賦課方式とは、現役世代が支払った保険料を高齢者など年金給付に充てる方式です。
自分が納めた年金が将来戻ってくるわけではありません。
現在の日本は、現役世代の人口がどんどん減少しています。
そのため、年金制度が維持できるのかどうかが議論され、人々の関心と不安を呼んでいました。
おそらく年金制度を維持するためには、支給額を減らすか、支給開始年齢を引き上げるかすることで、対処することになるでしょう。
このような現状を鑑みると、「暮らせるだけの年金を払え」という主張は暴論です。
時代の転換を見極めていれば、年金だけで暮らしていくことはできなくなる可能性が高くなるのは分かっていなければいけないことです。
ですから、この主張はむしろ自身の無知や無関心をアピールしてしまうだけに過ぎないと言わざるを得ません。
年金デモのズレ2 2000万は貯められない
「老後資金が2000万円不足する」という報告に対し、2000万円など貯められないとの主張なのでしょう。
2000万円以上貯められる人は、一定数以上います。
つまり、2000万円以上貯められるかどうかは日本国民の問題ではなく、あなた自身の問題と言っても過言ではありません。
収入が少ないか、支出が多いか、それだけです。
おそらく、大半の人は実は支出が多すぎるのです。
2000万円以上貯められなければ、支出を減らし、少ない収入でも生活できるようやりくりするだけの話です。
デモに参加した人たちは、報告書をきちんと読んだのでしょうか?
今回の報告書の内容は、あくまで余裕ある生活を送るには2000万円足りないというだけの話です。
年金デモのズレ3 年金を返せ
これまで支払った年金を返せということでしょうか。
まず、先にも述べましたが、我々が支払っている年金は、自分たちが将来受け取るためのものではありません。
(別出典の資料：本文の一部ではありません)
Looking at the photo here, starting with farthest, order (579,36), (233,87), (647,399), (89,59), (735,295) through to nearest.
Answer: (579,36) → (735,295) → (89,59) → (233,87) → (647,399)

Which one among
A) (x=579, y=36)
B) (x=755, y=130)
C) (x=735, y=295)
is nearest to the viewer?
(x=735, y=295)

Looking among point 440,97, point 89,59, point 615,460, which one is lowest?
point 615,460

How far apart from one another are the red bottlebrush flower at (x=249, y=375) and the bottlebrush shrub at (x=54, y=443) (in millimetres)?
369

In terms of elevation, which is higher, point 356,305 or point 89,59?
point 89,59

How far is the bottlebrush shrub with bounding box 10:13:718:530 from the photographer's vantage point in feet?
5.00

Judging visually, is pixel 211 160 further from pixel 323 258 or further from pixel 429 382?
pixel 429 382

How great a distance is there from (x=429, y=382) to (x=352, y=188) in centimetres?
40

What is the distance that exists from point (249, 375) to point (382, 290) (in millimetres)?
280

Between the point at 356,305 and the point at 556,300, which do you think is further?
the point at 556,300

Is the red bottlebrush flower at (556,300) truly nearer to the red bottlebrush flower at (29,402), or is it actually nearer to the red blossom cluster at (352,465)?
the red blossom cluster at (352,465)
現在の高齢者を支えるために支払っているものになります。
したがって、我々が年金の支払いをやめることは、高齢者の年金を奪うことになります。
よって、将来自分たちも年金を受け取らないということを意味します。
では、年金をやめて、年金としてこれまで支払っていた金額をすべて預貯金に回すことができるのでしょうか?
おそらく「2000万円も貯められない」と主張するような人たちですから、結局お金が手元にあれば、使ってしまうことでしょう。
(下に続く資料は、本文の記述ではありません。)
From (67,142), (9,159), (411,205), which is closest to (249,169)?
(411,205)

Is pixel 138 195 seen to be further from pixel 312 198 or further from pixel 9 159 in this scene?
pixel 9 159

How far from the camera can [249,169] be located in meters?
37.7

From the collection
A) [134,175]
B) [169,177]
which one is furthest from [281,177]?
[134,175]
よって、本当に年金制度をやめたとき、一番困るのは自分たちになるはずです。
年金デモのズレ4 (自営業者が)老後に備えようにも余裕はない
自営業者には厚生年金がありません。
そのため、国民年金のみとなり、サラリーマンなどに比べ、はるかに少ない年金の支給額となります。
ただ、自営業という職を選んだ時点で、そのことは分かっていたのでは?
であれば、サラリーマン以上に老後資金をいかに貯めるかを考えておかなければならなかったはず。
それなのに、「余裕がない」とはどういうことなのか、さっぱり意味が分かりません。
今さら何を言っているのか、よく分からない主張と言わざるを得ません。
まとめ
以上『年金に関するデモの中身がどうにもズレていて仕方がない』でした。
実際にデモに参加したわけでもなく、デモを見たわけでもありませんので、報道の中身からの推測で書いた記事です。
よって、正確性を欠いているかもしれません。
ただ、報道から読み取れる内容としては、どうも違和感を感じて仕方がありませんでした。
年金に関して、すべての問題が解決するミラクルな政策はないでしょう。
それならば自衛するしかありません。
まずは報告書を読んでみることから始めてみるのが一番良いのはないでしょうか。